In general terms, it is expected that a vat registered business will:

  •     Charge VAT on the goods and/or services they supply;
  •     Claim back VAT they have paid on goods or services they have received in relation to the business;
  •      Keep accurate business records which will allow the authorities or their representatives to check the VAT transactions (payments and reclaims)

All VAT-registered business are required to report on the amount of VAT charged and paid in line with the VAT reporting periods assigned to them. Any difference in the amount of VAT collected and paid will be rectified by either the business making up the shortfall or by a refund if the business has paid too much.

What does a construction business need to do to prepare for VAT?

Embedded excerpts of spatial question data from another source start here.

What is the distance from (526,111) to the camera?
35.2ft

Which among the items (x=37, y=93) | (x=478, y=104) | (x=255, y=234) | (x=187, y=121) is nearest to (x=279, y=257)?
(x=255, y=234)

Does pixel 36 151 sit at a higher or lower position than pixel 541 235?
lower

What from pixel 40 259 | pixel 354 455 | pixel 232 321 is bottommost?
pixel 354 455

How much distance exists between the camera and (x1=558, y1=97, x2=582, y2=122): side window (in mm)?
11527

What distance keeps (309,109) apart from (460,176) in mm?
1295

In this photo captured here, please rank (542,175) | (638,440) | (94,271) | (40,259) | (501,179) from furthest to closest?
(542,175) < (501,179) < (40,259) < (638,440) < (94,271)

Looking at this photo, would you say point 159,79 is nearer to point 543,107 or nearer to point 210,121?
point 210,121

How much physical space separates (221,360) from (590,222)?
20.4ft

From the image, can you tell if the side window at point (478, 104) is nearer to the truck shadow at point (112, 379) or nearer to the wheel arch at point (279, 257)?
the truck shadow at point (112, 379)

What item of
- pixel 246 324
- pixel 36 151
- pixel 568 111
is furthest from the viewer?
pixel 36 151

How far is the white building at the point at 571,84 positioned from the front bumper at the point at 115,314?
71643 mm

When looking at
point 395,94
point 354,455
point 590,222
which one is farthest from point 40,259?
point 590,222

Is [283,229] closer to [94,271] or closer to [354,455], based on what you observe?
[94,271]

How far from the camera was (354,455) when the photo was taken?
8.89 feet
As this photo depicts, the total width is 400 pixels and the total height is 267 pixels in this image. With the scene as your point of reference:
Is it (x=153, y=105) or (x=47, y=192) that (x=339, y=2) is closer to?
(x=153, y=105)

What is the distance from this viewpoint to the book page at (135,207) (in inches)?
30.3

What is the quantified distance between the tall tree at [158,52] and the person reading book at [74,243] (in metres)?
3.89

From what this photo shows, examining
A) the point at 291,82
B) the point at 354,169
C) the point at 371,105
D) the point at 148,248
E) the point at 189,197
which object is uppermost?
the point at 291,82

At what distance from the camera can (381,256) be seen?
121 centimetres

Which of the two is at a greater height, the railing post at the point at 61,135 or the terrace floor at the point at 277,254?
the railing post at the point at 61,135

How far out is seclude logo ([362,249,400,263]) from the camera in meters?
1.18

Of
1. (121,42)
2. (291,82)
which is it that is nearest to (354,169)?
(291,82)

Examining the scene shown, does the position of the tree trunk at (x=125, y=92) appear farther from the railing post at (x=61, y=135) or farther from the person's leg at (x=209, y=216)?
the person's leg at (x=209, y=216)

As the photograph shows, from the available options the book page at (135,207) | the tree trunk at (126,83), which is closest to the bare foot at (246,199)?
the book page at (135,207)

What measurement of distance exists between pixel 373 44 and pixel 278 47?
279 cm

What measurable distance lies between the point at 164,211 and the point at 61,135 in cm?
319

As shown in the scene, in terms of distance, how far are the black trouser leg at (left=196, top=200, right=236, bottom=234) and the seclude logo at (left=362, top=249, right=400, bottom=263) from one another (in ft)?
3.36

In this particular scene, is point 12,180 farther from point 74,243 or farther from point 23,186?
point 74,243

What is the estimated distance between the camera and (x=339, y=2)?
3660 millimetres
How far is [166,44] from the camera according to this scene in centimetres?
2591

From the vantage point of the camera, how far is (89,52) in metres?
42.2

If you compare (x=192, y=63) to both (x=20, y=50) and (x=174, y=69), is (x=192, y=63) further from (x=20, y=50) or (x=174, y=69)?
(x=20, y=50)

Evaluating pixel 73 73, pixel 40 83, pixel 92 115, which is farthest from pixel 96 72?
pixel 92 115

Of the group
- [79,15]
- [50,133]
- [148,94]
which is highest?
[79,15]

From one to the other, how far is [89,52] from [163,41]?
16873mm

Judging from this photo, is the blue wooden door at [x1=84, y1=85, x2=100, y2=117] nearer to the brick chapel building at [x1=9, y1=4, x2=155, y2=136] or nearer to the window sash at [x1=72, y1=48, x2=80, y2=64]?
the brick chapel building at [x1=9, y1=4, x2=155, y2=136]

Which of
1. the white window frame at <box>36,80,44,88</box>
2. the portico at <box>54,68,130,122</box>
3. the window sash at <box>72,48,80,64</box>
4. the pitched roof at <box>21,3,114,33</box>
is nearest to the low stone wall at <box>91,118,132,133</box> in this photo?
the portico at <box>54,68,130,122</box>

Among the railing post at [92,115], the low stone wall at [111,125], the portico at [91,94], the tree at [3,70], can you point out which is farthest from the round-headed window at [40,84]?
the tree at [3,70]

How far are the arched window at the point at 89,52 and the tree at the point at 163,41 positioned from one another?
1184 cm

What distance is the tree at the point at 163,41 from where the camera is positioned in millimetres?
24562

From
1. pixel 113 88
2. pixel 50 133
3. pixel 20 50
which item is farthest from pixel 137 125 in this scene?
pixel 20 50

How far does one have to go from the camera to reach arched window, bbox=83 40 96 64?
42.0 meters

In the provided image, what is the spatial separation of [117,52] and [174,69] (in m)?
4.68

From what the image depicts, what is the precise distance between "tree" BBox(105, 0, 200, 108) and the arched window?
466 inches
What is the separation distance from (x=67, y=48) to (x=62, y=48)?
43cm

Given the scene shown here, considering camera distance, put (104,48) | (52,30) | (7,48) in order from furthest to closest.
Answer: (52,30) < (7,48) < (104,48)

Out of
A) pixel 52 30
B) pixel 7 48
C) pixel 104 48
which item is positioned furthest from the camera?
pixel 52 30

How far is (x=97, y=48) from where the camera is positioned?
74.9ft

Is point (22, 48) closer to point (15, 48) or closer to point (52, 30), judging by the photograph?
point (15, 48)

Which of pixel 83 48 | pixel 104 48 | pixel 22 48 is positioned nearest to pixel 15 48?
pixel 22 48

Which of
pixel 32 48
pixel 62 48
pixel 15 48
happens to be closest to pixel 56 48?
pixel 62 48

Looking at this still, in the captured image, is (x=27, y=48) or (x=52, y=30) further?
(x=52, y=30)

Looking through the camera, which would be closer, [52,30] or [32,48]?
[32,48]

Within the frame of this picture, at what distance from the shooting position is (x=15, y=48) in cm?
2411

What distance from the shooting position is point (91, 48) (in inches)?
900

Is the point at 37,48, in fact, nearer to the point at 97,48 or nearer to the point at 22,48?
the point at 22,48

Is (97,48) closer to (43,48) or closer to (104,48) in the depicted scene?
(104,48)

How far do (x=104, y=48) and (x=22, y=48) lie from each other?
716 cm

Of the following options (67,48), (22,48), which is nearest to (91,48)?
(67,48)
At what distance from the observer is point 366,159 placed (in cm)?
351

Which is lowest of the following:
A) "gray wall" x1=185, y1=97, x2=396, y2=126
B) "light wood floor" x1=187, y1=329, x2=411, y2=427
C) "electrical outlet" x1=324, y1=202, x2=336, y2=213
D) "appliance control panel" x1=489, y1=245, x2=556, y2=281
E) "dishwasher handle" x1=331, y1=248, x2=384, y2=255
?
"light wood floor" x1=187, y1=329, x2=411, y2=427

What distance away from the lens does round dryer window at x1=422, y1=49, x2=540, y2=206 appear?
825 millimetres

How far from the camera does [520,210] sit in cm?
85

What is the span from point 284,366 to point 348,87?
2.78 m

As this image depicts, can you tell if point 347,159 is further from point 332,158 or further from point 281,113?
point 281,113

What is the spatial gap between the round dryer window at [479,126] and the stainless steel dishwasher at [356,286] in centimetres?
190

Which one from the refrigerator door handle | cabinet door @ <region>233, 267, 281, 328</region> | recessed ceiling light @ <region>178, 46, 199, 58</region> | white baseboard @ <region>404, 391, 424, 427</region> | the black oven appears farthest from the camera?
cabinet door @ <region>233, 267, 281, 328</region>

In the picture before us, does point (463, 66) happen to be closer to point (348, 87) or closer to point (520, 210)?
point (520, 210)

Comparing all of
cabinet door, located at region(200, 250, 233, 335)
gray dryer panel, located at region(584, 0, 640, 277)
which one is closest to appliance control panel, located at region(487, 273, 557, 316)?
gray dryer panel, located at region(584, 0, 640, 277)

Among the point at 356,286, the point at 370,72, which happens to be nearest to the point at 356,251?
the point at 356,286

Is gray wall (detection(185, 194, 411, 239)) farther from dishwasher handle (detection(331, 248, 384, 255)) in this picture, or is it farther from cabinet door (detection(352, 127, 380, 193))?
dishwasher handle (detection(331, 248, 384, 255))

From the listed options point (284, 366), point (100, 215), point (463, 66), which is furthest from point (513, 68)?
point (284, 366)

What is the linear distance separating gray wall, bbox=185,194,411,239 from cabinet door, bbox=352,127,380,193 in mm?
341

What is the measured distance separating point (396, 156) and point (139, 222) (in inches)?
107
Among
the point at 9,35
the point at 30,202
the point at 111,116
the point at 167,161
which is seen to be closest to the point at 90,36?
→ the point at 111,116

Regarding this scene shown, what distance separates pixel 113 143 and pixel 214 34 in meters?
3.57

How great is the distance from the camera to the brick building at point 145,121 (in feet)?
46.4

With the introduction of new VAT requirements, businesses will already have adapted so should have used the opportunity to align their core operations, their financial management and book-keeping, their technology, and all elements from tender and estimation through to handover.  It is essential that businesses try to understand the implications of VAT make every effort to align their business model to government reporting and compliance requirements. Understanding how VAT is collected from you even before you have collected it from your clients can be a critical difference in maintaining cash-flow.

The final responsibility and accountability to comply with this new tax law falls upon your business (regardless of whether the law itself has been tried, tested and correctly implemented).

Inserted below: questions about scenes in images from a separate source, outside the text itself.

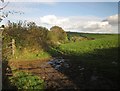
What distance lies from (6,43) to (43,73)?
8107mm

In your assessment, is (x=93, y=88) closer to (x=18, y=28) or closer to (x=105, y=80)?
(x=105, y=80)

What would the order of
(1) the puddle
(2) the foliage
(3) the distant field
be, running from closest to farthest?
(2) the foliage
(1) the puddle
(3) the distant field

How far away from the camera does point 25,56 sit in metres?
22.6

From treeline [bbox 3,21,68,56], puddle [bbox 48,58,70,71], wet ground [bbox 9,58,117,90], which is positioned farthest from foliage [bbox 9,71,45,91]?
treeline [bbox 3,21,68,56]

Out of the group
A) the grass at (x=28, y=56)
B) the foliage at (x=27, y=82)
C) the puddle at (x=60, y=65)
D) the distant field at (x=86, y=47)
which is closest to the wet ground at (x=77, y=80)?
the foliage at (x=27, y=82)

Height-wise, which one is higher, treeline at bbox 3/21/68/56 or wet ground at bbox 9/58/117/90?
treeline at bbox 3/21/68/56

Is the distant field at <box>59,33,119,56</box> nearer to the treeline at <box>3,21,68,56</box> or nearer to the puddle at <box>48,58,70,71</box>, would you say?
the treeline at <box>3,21,68,56</box>

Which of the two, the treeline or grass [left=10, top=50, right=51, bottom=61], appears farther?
the treeline

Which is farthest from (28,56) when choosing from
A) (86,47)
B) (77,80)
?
(77,80)

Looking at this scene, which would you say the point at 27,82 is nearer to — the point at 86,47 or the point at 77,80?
the point at 77,80

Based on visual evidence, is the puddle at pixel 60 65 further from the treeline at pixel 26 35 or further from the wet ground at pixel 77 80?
the treeline at pixel 26 35

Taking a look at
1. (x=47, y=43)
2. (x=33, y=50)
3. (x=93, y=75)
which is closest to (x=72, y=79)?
(x=93, y=75)

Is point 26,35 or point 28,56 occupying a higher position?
point 26,35

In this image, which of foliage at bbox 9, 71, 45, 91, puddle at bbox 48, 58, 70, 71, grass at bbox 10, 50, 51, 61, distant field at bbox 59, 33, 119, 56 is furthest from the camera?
distant field at bbox 59, 33, 119, 56
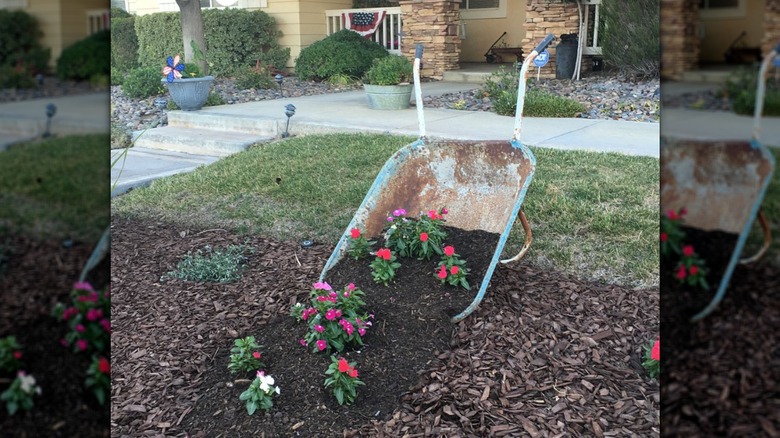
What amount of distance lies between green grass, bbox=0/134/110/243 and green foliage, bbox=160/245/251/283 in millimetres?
2929

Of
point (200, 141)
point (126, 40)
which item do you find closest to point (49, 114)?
point (200, 141)

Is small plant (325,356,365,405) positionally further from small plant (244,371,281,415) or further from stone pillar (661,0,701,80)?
stone pillar (661,0,701,80)

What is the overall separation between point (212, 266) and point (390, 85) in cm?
560

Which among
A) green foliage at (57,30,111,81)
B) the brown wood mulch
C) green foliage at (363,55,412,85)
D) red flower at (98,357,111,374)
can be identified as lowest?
the brown wood mulch

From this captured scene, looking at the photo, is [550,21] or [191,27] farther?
[550,21]

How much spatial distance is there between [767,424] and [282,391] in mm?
2068

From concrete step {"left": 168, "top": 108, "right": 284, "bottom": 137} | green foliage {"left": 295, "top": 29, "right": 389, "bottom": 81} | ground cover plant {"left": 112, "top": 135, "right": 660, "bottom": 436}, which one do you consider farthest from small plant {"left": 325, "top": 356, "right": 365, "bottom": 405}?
green foliage {"left": 295, "top": 29, "right": 389, "bottom": 81}

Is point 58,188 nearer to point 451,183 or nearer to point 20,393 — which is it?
point 20,393

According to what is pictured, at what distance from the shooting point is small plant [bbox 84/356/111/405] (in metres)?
0.92

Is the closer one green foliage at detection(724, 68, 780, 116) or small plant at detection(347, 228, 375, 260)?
green foliage at detection(724, 68, 780, 116)

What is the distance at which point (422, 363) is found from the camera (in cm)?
280

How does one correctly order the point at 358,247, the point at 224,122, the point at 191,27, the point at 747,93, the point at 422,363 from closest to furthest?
the point at 747,93 → the point at 422,363 → the point at 358,247 → the point at 224,122 → the point at 191,27

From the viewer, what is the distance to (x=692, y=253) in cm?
84

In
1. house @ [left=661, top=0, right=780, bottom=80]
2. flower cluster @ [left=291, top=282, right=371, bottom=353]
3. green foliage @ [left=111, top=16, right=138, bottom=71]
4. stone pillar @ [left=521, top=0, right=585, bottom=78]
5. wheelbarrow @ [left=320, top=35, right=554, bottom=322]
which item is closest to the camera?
house @ [left=661, top=0, right=780, bottom=80]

When are registered businesses required to file VAT returns?

Taxpayers must file VAT returns with the FTA on a regular basis (quarterly or for a shorter period, should the FTA decide so) within 28 days from the end of the tax period in accordance with the procedures specified in the VAT legislation. The Tax returns shall be filed online using FTA eServices.

What kind of records are businesses required to maintain, and for how long?

Businesses are required to keep records which will enable the Federal Tax Authority to identify the details of the business activities and review transactions. The specifics regarding the documents which are required and the time period for keeping them will be clarified in the relevant legislation at a later date (but you will be fined if you fail to meet these criteria).

How long must a business retain VAT invoices?

VAT invoices issued and received must be retained for a minimum of 5 years.

Possible fines and penalties?

Penalties can be imposed for not adhering to the VAT laws and regulations.  Examples of actions and omissions that may give raise to penalties include:
  •     Failure to register for VAT when required to do so;
  •     Failure to submit a tax return or make a payment within the required period;
  •     Failure to keep the records;
  •     Tax evasion (broadly speaking, this would involve a deliberate act or omission with the intention of not paying the required VAT)
Is VAT payable on import goods?

Yes, VAT is payable on goods and services purchased from abroad. Depending on whether the receiver is VAT registered, the goods may be held (not released) until the required VAT is paid or may fall under reverse charge mechanisms for off-setting (this highlights the need to have a competent and effective accounting system in place).

Summary

This article is intended to give some guidance but cannot include all avenues.  It does highlight that the introduction of VAT is not necessarily as straight forward as ‘adding a bit extra on for tax’ and that businesses of all sizes are going to need to make adjustments.  In the construction industry, margins are so precise, and critical to a projects profitability that errors in accounting for the VAT required and or fines for errors in reporting, will be calamitous.

Ensure that your software is set up to handle VAT and the multiple stages of payment and reporting that are now mandatory for you to follow.